**Document extract:**
>>>>
If you want to verify the function is working correctly, I would recommend either changing your visualization approach or increasing your abundance threshold.


1 Like

Justine. Thank you for the feedback. I have a better understanding on how the conditions are set.

I am attaching the same figures where the four features highligthed (A, B, C, D from top to bottom). The control sample (a mix of four species) is on the left now. You will notice that features B and C are present only in control and prevalence is set to 1% (i.e, 30 samples * 0.01 = 0.3) and abundance at 0.5%. Taxa are not collapsed, barplot is visualized at rank 7.

And here is the same data where prevalence was set to 5% (30 samplex * 0.05 = 1.5)

So, features B and C fail the conditional prevalence here, but I expected them to still be retained because they were above the abundance cut-off.

Thanks for the feedback. I understand the explanation you provided, but it's not what I expected going from the plugin description. Does my explanation make sense to you? Is that a functionality that can be implemented, such that niche features (i.e., contaminants) which may be highly abundant with very low prevalence can still be retained, while low abundance and low prevalence noise can still be removed.

I think this might be a point of confusion: viewing your features as taxons is collapsing them --- you might have more than one feature that was classified as the same species/genus/etc.
<<<<
**Stated goal A:** Collect every line of the records below that contains the string "farthest", matching case exactly.

**Records shown:**
>>>>
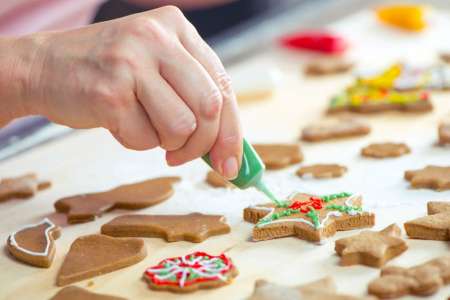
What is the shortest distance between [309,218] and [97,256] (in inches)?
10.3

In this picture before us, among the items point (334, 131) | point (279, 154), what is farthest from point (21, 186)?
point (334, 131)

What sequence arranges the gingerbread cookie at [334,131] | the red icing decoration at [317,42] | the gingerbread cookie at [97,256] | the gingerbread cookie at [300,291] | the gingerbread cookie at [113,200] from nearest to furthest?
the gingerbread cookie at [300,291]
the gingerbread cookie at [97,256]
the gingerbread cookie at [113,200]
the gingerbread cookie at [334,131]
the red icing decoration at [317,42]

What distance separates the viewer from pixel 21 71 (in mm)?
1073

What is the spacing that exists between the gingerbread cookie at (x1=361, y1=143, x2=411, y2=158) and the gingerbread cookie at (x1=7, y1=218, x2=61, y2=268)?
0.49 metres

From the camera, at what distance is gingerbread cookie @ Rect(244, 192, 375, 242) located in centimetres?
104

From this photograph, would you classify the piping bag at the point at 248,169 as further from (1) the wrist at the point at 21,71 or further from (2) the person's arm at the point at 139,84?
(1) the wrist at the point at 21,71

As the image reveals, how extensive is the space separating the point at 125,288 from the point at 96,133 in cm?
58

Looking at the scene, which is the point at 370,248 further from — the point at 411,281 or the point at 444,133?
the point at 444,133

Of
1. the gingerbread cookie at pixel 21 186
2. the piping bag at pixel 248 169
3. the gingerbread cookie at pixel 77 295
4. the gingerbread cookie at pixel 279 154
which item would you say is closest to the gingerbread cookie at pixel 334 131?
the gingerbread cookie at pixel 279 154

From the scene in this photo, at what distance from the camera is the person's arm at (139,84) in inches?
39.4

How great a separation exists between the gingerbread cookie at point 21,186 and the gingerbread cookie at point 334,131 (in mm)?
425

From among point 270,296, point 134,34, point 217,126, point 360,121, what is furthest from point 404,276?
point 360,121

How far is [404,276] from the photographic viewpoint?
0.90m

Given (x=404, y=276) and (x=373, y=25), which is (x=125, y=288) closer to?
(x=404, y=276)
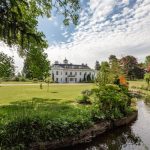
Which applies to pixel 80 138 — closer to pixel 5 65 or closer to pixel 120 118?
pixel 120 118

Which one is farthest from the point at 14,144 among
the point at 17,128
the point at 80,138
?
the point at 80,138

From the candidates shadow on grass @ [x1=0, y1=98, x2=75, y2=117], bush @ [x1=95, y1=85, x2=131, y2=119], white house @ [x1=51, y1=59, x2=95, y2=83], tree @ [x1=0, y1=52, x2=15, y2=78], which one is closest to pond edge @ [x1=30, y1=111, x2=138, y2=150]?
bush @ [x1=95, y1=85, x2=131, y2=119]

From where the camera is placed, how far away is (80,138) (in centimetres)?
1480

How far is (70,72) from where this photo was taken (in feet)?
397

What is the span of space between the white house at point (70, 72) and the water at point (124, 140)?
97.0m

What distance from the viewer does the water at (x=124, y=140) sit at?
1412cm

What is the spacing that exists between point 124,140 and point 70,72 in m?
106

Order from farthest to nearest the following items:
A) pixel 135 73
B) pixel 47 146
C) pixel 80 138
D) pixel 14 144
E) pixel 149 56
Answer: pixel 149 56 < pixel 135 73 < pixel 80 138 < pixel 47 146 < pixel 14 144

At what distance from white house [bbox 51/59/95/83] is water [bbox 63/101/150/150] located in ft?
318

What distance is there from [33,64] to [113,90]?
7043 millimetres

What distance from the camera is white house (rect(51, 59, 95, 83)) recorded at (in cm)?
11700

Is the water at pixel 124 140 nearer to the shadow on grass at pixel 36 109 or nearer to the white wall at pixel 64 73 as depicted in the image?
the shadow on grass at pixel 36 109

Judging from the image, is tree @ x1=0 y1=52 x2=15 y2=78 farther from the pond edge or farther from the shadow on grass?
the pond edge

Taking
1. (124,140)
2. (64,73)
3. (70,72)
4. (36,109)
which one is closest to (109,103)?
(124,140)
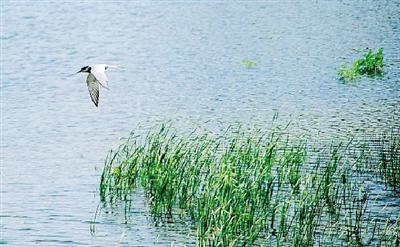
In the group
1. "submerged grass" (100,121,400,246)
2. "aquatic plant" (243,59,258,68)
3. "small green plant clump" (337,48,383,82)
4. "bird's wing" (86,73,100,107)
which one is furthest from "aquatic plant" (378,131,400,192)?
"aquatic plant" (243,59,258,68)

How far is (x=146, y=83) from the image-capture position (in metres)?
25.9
<<<<
>>>>
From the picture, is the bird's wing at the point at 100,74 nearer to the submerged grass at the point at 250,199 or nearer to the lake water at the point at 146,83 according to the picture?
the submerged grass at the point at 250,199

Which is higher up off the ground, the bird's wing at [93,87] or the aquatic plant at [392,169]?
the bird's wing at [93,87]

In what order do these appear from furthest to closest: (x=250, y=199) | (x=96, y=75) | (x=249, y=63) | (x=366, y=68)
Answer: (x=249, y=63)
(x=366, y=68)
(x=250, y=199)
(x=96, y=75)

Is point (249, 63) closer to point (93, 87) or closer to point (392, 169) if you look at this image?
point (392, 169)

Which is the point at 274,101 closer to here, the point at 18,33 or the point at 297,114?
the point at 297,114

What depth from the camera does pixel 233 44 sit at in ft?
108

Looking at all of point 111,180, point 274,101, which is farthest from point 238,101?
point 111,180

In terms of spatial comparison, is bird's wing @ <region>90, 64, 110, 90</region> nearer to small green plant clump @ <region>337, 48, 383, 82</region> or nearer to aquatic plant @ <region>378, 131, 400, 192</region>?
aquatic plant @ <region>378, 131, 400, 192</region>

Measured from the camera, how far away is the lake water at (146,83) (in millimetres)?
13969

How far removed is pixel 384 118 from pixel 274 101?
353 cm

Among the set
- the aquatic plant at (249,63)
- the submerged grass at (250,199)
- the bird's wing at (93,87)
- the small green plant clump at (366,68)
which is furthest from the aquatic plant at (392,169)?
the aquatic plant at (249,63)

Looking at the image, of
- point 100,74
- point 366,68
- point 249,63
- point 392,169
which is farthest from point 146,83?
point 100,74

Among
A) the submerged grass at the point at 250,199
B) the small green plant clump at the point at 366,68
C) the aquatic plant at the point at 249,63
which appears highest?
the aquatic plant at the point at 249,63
<<<<
**Stated goal B:** Carry on the forum thread above about filtering features by prevalence and abundance, starting right after its last sentence.

**Exercise result A:**
In this picture before us, among the items point (334, 131) | point (279, 154), what is farthest from point (21, 186)?
Which one is farthest from the point at 14,144 among
Order from farthest to nearest the following items:
Looking at all of point 111,180, point 274,101, which is farthest from point 238,101?
which is farthest from point 146,83?

**Exercise result B:**
What would be more helpful here is a feature-table heatmap of the table pre- and post-filtering.

1 Like

Negative. There are no features below rank 7. Data was imported at feature-table level, where anything below rank 7 was already collapsed at that node. As far as qiime can see, rank 7 is the lowest feature classification level. (i.e., no tax ids below species rank).
Thank you for the feedback, it is a valid observation if that was the case.

Hi @Alxdu,

I think your high abundance/low prevelance is addressed in the filter-features function I linked above; most low prevalence taxa are also low abundance. Depending on your sequencing depth, etc you could easily select for features that are abundant in a single sample as long as they have enough reads.

If you're looking for contaminat filtering specifically, I recommend looking into decontam and the forum discussion on decontamination. It's a more complex topic than what you're describing and I think that's a good area to start.